## 掲載本文:

【企業見学】ナノの世界で、未来を描く—キヤノンアネルバの成膜技術に迫る—

【企業見学】ナノの世界で、未来を描く—キヤノンアネルバの成膜技術に迫る—

2025年6月25日、本学の学生団体 知湊会および環境経営システム学科学生会の学生たちが、神奈川県川崎市に本社を構えるキヤノンアネルバ株式会社の工場を見学した。この企画は、知湊会の活動の一環として実施された活動の一環として、知湊会と環境経営システム学生会の合同主催で実施されたものである。同社で勤務経験があり、現在は校友会副会長を務める金子正樹(かねこまさき)氏(1980年 工学部経営工学科卒)が引率した。

真空技術の粋を極めた製造現場

キヤノンアネルバ株式会社は、1967年の創業以来、超高真空技術を基盤とした成膜装置や真空部品の開発・製造・販売を手がけている。現在はキヤノンの完全子会社として、半導体・電子デバイス産業の最先端を支える企業として国内外に広く知られている。

同社の主力製品であるスパッタリング装置(PVD)は、半導体メモリ、HDD、イメージセンサ、そして次世代メモリであるMRAMなどの薄膜形成に不可欠な存在であり、世界市場で約75%のシェアを誇る。さらに、真空計、質量分析計、ヘリウム漏れ検査装置など、超高精度が求められる部品製造にも力を入れており、日本のものづくりを「縁の下」で支えている。

クリーンルームから見た「Adastra」

学生たちは企業説明を受けたのち、クリーンルームの見学へと向かった。衛生管理のため見学者はオーバーシューズを履き、ガラス越しに見学を行った。クリーンルーム内では作業者が全身を覆うクリーン服を着用し、服の色によって社員・来客・作業員の区別がされていた。

見学中、学生たちの目を引いたのは、同社の最新鋭成膜装置「Adastra」である。これは、半導体デバイスや電子部品の配線層や機能膜などに対応する多用途プラットフォーム装置で、モジュールの自由な組み合わせにより多様な生産ニーズに応えられる。さらに、従来機種と比べて装置の省スペース化・低消費電力化が図られており、より高い生産性と付加価を実現している。

## 作業内容:
1) この企業見学記事によると、キヤノンアネルバのスパッタリング装置は世界市場でどの程度のシェアを占めていますか。
2) この企業見学記事のうち、「同社の主力製品であるスパッタ」を含む語句から始め、「クリーンルームから見た「Adastra」」の語句までを一字一句そのまま書き出してください。
記録はここでは一切用いません。

## 提供データ:
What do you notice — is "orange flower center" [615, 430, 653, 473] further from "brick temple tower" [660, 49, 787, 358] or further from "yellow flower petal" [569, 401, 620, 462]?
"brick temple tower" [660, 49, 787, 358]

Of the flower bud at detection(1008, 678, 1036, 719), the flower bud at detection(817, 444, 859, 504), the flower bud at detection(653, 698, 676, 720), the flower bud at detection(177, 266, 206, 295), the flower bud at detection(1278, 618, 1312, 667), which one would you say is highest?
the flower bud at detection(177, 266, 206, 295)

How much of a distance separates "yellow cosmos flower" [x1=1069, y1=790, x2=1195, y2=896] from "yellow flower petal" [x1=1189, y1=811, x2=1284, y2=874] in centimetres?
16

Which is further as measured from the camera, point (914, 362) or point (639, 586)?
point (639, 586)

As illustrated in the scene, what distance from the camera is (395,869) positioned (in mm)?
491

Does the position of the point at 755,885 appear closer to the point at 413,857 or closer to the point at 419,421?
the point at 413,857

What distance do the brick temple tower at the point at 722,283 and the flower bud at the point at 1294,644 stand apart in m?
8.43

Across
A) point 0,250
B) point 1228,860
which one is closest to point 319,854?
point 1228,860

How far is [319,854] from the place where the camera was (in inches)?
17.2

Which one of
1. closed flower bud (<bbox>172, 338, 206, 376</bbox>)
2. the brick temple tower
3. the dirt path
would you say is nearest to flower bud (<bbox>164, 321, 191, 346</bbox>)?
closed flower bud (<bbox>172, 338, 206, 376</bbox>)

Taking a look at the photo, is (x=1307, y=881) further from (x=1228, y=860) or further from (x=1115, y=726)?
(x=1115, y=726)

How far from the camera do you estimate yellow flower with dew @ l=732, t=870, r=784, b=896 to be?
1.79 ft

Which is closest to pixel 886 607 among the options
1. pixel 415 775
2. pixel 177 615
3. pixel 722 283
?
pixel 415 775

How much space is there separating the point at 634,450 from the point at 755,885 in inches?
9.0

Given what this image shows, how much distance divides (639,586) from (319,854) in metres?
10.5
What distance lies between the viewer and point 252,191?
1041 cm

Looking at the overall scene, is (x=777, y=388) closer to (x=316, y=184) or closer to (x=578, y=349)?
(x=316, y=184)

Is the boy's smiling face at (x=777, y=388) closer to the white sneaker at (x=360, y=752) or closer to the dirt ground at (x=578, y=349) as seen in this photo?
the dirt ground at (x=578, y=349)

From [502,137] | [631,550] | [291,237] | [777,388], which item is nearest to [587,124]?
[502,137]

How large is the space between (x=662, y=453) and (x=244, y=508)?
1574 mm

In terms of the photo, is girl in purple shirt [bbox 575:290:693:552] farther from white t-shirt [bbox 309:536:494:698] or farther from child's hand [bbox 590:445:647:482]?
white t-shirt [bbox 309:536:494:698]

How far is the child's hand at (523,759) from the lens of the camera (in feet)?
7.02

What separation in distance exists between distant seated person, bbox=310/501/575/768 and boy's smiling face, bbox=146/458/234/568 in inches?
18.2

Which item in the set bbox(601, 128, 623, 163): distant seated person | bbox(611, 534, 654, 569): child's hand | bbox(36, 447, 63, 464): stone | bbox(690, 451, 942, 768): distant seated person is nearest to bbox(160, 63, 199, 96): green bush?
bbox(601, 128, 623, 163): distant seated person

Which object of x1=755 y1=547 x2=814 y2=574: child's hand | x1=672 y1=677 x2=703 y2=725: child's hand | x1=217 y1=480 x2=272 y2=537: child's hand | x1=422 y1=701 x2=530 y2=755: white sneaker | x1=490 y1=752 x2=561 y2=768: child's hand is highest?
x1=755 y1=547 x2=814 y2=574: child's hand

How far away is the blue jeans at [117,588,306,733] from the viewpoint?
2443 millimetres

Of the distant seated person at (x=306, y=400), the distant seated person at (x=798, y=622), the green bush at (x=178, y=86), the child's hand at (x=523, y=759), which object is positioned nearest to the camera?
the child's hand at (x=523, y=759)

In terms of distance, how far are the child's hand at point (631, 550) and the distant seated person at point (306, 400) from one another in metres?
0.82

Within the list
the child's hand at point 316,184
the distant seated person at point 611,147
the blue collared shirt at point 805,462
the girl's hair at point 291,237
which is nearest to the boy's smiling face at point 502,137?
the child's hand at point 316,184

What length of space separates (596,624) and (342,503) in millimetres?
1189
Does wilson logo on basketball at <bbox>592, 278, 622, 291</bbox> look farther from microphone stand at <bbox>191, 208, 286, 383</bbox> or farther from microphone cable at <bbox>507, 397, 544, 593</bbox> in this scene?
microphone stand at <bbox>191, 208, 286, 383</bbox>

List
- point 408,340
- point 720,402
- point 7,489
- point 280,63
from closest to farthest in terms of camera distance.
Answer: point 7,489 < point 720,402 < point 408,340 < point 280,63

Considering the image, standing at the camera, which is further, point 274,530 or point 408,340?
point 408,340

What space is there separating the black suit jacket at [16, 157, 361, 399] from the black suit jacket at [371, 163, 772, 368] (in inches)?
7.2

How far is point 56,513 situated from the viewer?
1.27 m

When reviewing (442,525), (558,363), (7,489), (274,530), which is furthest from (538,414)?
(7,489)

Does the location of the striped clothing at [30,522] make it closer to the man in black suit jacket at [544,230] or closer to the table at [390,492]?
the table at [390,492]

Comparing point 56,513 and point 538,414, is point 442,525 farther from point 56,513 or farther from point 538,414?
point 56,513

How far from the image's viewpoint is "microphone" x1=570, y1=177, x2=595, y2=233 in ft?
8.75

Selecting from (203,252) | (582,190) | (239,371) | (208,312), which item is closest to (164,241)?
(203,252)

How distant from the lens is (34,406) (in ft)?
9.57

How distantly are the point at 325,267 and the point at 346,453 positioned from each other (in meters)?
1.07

## 課題別の解答:
1) 約75%です。

2)
同社の主力製品であるスパッタリング装置(PVD)は、半導体メモリ、HDD、イメージセンサ、そして次世代メモリであるMRAMなどの薄膜形成に不可欠な存在であり、世界市場で約75%のシェアを誇る。さらに、真空計、質量分析計、ヘリウム漏れ検査装置など、超高精度が求められる部品製造にも力を入れており、日本のものづくりを「縁の下」で支えている。

クリーンルームから見た「Adastra」